At Wuse District Hospital, Abuja, a dose of the vaccine costs N3,000 and the test is N2,000, according to one of the nurses. When the reporter approached another nurse for confirmation, she said one dose cost N2500.
At the National Hospital, Abuja, a dose is N4,200 while the test to confirm the patient’s status is N4,000.
Emmanuel Ishaku, a resident of Kabala Doki, in Kaduna North LGA of Kaduna State told PREMIUM TIMES that he received the vaccine free of charge at the primary health centre in his community.
Mr Ishaku, however, said he paid N500 to carry out the hepatitis B test.
Vaccines not free for adult
The Executive Director of the National Primary Health Care Development Agency (NPHCDA), Faisal Shuaib, said the Hepatitis B vaccine is given under the Expanded Programme on Immunisation (EPI) schedule in Nigeria.
Mr Shuaib in his response to an FOI sent to the agency said Hepatitis B vaccine is among the childhood vaccines given to infants to prevent the viral disease and that it is readily available for children in all public and private health facilities providing routine immunisation services across the country.
He, however, said the vaccine is not readily accessible for adults because the EPI policy is yet to include it as a routine vaccine for adults.
“Apart from the fact that the focus of routine immunisation is essential to ensure all children get all the antigens, it is also required that adults get tested for hepatitis disease before they take the vaccine,” he said.
“Once an adult tests positive for hepatitis, taking the vaccine is no more necessary.”

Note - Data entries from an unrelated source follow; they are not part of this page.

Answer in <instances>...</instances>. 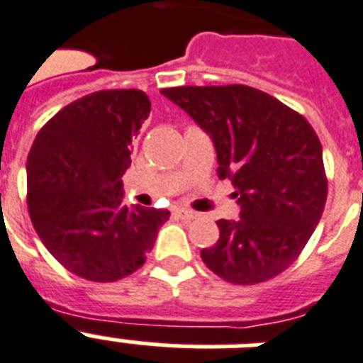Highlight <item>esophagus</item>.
<instances>
[{"label":"esophagus","instance_id":"1","mask_svg":"<svg viewBox=\"0 0 363 363\" xmlns=\"http://www.w3.org/2000/svg\"><path fill=\"white\" fill-rule=\"evenodd\" d=\"M177 216H181L182 219H196L197 218V212L194 210H188V208H175Z\"/></svg>","mask_w":363,"mask_h":363}]
</instances>
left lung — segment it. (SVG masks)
Masks as SVG:
<instances>
[{
  "instance_id": "1",
  "label": "left lung",
  "mask_w": 363,
  "mask_h": 363,
  "mask_svg": "<svg viewBox=\"0 0 363 363\" xmlns=\"http://www.w3.org/2000/svg\"><path fill=\"white\" fill-rule=\"evenodd\" d=\"M210 135L218 177L233 182L240 219H219L203 249L208 269L234 284L269 280L297 260L327 201L323 149L312 125L245 84L160 90Z\"/></svg>"
}]
</instances>
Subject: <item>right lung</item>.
<instances>
[{"label": "right lung", "instance_id": "right-lung-1", "mask_svg": "<svg viewBox=\"0 0 363 363\" xmlns=\"http://www.w3.org/2000/svg\"><path fill=\"white\" fill-rule=\"evenodd\" d=\"M151 112L142 90H101L69 103L27 157V206L45 249L73 275L114 282L144 266L167 210L123 205L133 138Z\"/></svg>", "mask_w": 363, "mask_h": 363}]
</instances>
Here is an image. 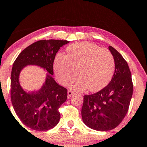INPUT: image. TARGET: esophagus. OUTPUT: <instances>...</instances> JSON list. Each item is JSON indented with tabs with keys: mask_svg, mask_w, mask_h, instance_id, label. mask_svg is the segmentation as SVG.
<instances>
[{
	"mask_svg": "<svg viewBox=\"0 0 147 147\" xmlns=\"http://www.w3.org/2000/svg\"><path fill=\"white\" fill-rule=\"evenodd\" d=\"M74 92L71 90H68V98H70V96L73 94Z\"/></svg>",
	"mask_w": 147,
	"mask_h": 147,
	"instance_id": "1",
	"label": "esophagus"
}]
</instances>
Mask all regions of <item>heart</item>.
<instances>
[{"label":"heart","instance_id":"obj_1","mask_svg":"<svg viewBox=\"0 0 147 147\" xmlns=\"http://www.w3.org/2000/svg\"><path fill=\"white\" fill-rule=\"evenodd\" d=\"M66 55L59 53L54 59L53 70L57 79L65 84L75 73L79 75L69 81L71 89L81 91L88 88L91 92L102 89L112 80L115 72V60L108 49L88 42L69 45Z\"/></svg>","mask_w":147,"mask_h":147}]
</instances>
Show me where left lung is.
<instances>
[{
  "mask_svg": "<svg viewBox=\"0 0 147 147\" xmlns=\"http://www.w3.org/2000/svg\"><path fill=\"white\" fill-rule=\"evenodd\" d=\"M109 49L115 60V72L109 84L96 93L84 96L81 116L84 123L92 129H114L128 112L133 82L127 61L114 48Z\"/></svg>",
  "mask_w": 147,
  "mask_h": 147,
  "instance_id": "8db88e82",
  "label": "left lung"
}]
</instances>
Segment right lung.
<instances>
[{
    "instance_id": "right-lung-1",
    "label": "right lung",
    "mask_w": 147,
    "mask_h": 147,
    "mask_svg": "<svg viewBox=\"0 0 147 147\" xmlns=\"http://www.w3.org/2000/svg\"><path fill=\"white\" fill-rule=\"evenodd\" d=\"M67 40H42L24 49L13 62L11 74V100L17 116L26 127L36 131H47L55 127L60 119L59 108L67 99L66 88L54 80L53 62L60 47ZM26 65H37L47 70L42 88L26 93L21 88L19 75Z\"/></svg>"
}]
</instances>
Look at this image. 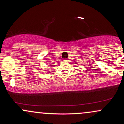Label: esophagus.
I'll use <instances>...</instances> for the list:
<instances>
[{"instance_id": "esophagus-1", "label": "esophagus", "mask_w": 124, "mask_h": 124, "mask_svg": "<svg viewBox=\"0 0 124 124\" xmlns=\"http://www.w3.org/2000/svg\"><path fill=\"white\" fill-rule=\"evenodd\" d=\"M63 61H64V63H68V60H64Z\"/></svg>"}]
</instances>
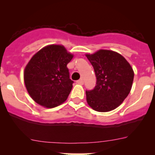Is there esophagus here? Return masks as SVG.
Here are the masks:
<instances>
[{
  "label": "esophagus",
  "mask_w": 155,
  "mask_h": 155,
  "mask_svg": "<svg viewBox=\"0 0 155 155\" xmlns=\"http://www.w3.org/2000/svg\"><path fill=\"white\" fill-rule=\"evenodd\" d=\"M76 83H77L78 84H81V85H82V84H84V80H83L82 79H81L78 80V81H76Z\"/></svg>",
  "instance_id": "obj_1"
}]
</instances>
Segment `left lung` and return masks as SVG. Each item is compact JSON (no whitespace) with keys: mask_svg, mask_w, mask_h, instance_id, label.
<instances>
[{"mask_svg":"<svg viewBox=\"0 0 155 155\" xmlns=\"http://www.w3.org/2000/svg\"><path fill=\"white\" fill-rule=\"evenodd\" d=\"M86 56L97 79L95 88L86 90L87 104L99 112L115 109L130 92L134 78L132 67L123 56L114 51L101 49Z\"/></svg>","mask_w":155,"mask_h":155,"instance_id":"8db88e82","label":"left lung"}]
</instances>
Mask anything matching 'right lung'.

Mr Shuaib said adults are able to access the vaccine through arrangements by private health facilities and some NGOs who make special requests to the agency.
He noted that there are already ongoing efforts by the Nigerian government to make the vaccine more available and accessible for adults.
To increase vaccine uptake, Mrs Odeghe, the consultant gastroenterologist, said the government must ensure vaccine availability and make it affordable for average Nigerians.
She said the full course of vaccine costs at least N5,000 in major parts of the country, a cost that many people cannot afford.
Increased awareness, screening
Mr Musa, the infectious diseases consultant, reiterated the need for increased awareness, especially for those in rural communities where many people are ignorant of such diseases.
He said regular screening will also ensure more cases are captured and placed on treatment before the infection gets to the chronic stage.
“Hepatitis B cases are still on the increase due to ignorance and lack of awareness and that is because a lot of people don’t know the causes and ways to prevent the infections. They are unaware of the very potent vaccines against hepatitis B,” he said.
Ms Abdulrasheed and Mr Benjamin, currently managing the infection, said they were not aware of the vaccines until they were diagnosed.